A due giorni dall’ultima competizione elettorale calabrese, l’impressione è che tra gli sconfitti si sia sin da subito fatto strada, neppure tanto velatamente, l’alibi dell’astensionismo: dopo la debacle che prendeva forma già a partire dal pomeriggio del 6 ottobre, il dito della parte politica capace di portare a casa tre pesanti sconfitte consecutive in cinque anni sembra indirizzato verso chi ha scelto di non recarsi alle urne.
Infatti, al di là delle chimeriche “aperture di riflessioni serie” annunciate all’esito di ogni sconfitta elettorale e che risuonano più come battute o frasi di circostanza che altro, dopo la vittoria del centro-destra dall’altra parte non sembrano ancora cogliersi segni di autocritica o trapelare cenni di ammissione di responsabilità. E neppure sembra affiorare dalle segreterie di partito, di uno in particolare, il proposito di rivedere certi modelli politici e strategici vecchi e superati.
Eppure, come dimenticare, per esempio, l’annuncio con il quale il candidato presidente del Campo Largo allestito per l’occasione in Calabria ha inaugurato la campagna elettorale; annuncio a torto o a ragione da molti mal digerito poiché ritenuto evocativo di un certo pentastellismo delle origini e da altri recepito alla stregua di slogan propagandistico; come dimenticare certe gaffes in cui si è inciampati in piena campagna elettorale.
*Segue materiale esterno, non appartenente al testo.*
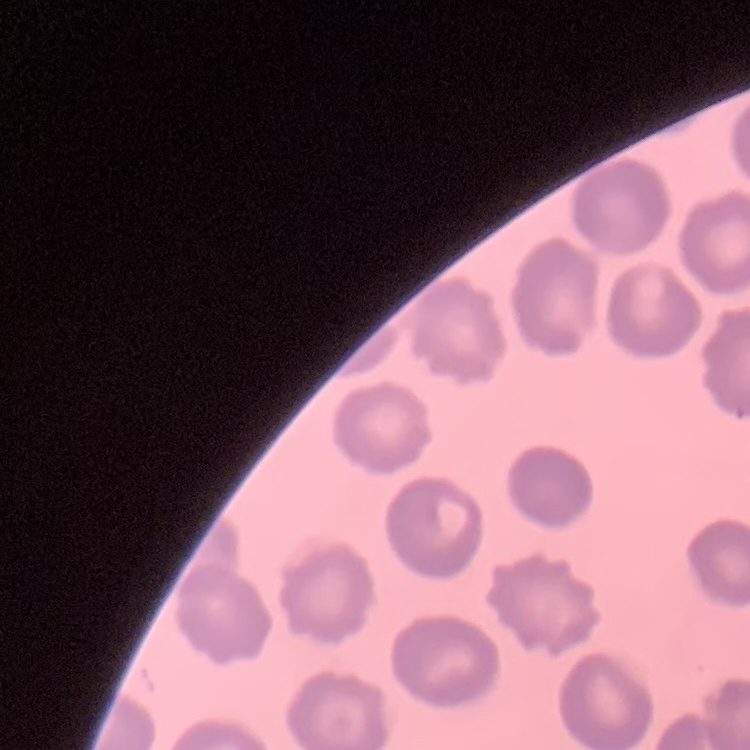
red_blood_cell_morphology: no rouleaux formation
stain: Field's or Giemsa
image_type: one tile cut from a larger photomicrograph
preparation: thin blood smear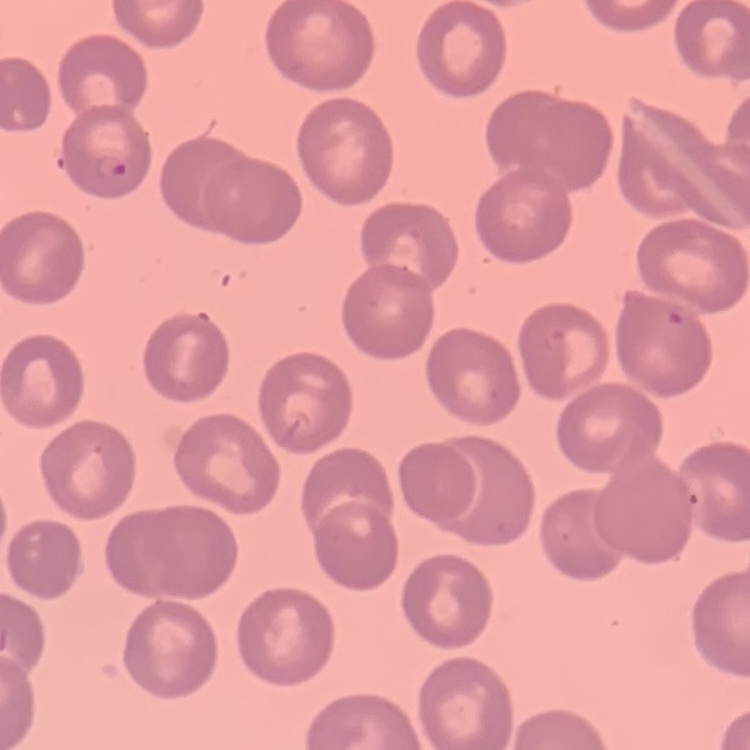
erythrocyte morphology = no rouleaux formation
stain = Field's or Giemsa
preparation = thin blood smear
image type = square crop of a larger photomicrograph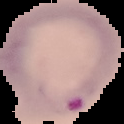
Summary:
  - Preparation: thin blood smear
  - Result: malaria parasites identified
  - Image type: cell region segmented out of the field of view; surrounding area masked to black
  - Image size: 124×124 pixels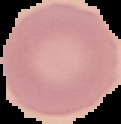

preparation = thin blood film
result = no Plasmodium parasites seen
image size = 121×124 pixels
image type = segmented cell region on a black background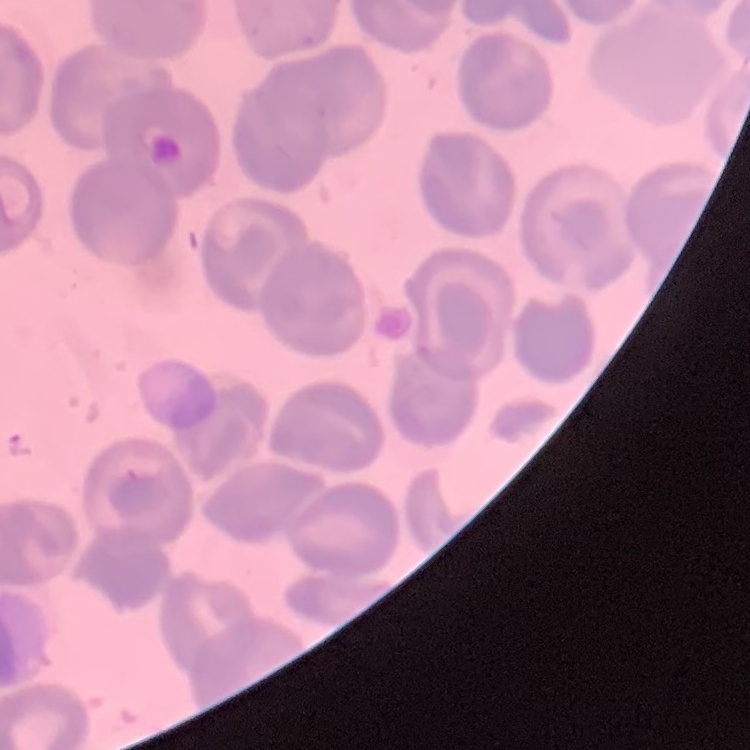

erythrocyte morphology = no rouleaux formation
stain = Field's or Giemsa
image type = square crop of a larger photomicrograph
preparation = thin blood film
Basti pensare, inoltre, a certe candidature inopinatamente messe in campo in palese contraddizione con i dichiarati propositi di rinnovamento e con gli annunciati cambi di rotta, nonché in contrasto con le politiche sanitarie e di welfare che sarebbero stati – si prometteva – i capisaldi dell’azione di governo regionale nel caso di una sperata quanto improbabile affermazione elettorale.
In quest’ottica, occorrerebbe affidarsi a un’analisi vera di ciò che realmente concorre a determinare il disinteresse verso le urne, fenomeno non certo da collocare al rango di alibi ma che diversamente riflette un processo di riduzione della fiducia nella classe politica e nella capacità della democrazia rappresentativa di influire positivamente sulla vita quotidiana delle persone. In Calabria in particolare, la tendenza all’astensione è aggravata da fattori strutturali e su di essa incidono più che altrove la forte disoccupazione giovanile e l’emigrazione massiccia. Tra le criticità che contribuiscono ad alimentare l’astensionismo, infatti, emerge l’incidenza dei vincoli logistici per chi vive all’estero o in comuni diversi da quelli di residenza, problema peraltro facilmente risolvibile con l’introduzione della possibilità del voto per corrispondenza o modalità semplificate per gli elettori residenti all’estero o fuori sede.
Per contrastare e porre un freno al dilagante astensionismo, non ci si può limitare a interpretare il calo della partecipazione come semplice disinteresse, pigrizia civica, ignoranza. Esso è un segnale d’allarme, un appello a riallacciare i rapporti tra istituzioni e cittadini, tra rappresentanza e base elettorale. Per farlo, occorre una politica capace di rimettere al centro le persone, come soggetti attivi e corresponsabili del bene comune e della crescita della collettività.
In Calabria, infine, si tende a trascurare un fattore formale che meriterebbe invece di essere approfondito negli studi e nelle analisi del fenomeno: la forbice tra il numero di abitanti e quello di elettori. Se rapportato non al numero dei votanti ma alla popolazione effettiva, pur al netto di chi è residente ma fuori per ragioni di studio o lavoro e di chi non ha ancora raggiunto l’età richiesta per poter votare, si vedrà che in Calabria l’astensionismo è sì dilagante, come in definitiva nel resto nel resto del Paese, ma che tuttavia si attesta su percentuali inferiori rispetto a quelle che leggiamo nei dati che misurano l’andamento del voto. Se considerassimo le differenze tra cittadinanza e residenza e tenessimo conto dei molti residenti che vivono fuori regione, infatti, il quadro complessivo del voto calabrese apparirebbe diverso.
Per queste ragioni, la lettura dell’ennesimo flop del centro-sinistra in chiave solamente astensionistica è errore di non poco conto, poiché rischia di fornire un alibi fuorviante per certi modelli politici vecchi e logiche di partito superate nonché per gli strafalcioni nella comunicazione. Per contrastare la disaffezione diffusa alla politica e il disinteresse verso le urne serve ripensare e rivedere molte cose, a partire dalla messa in campo, dopo tre cocenti sconfitte in cinque anni, di una buona dose di sana e proficua autocritica.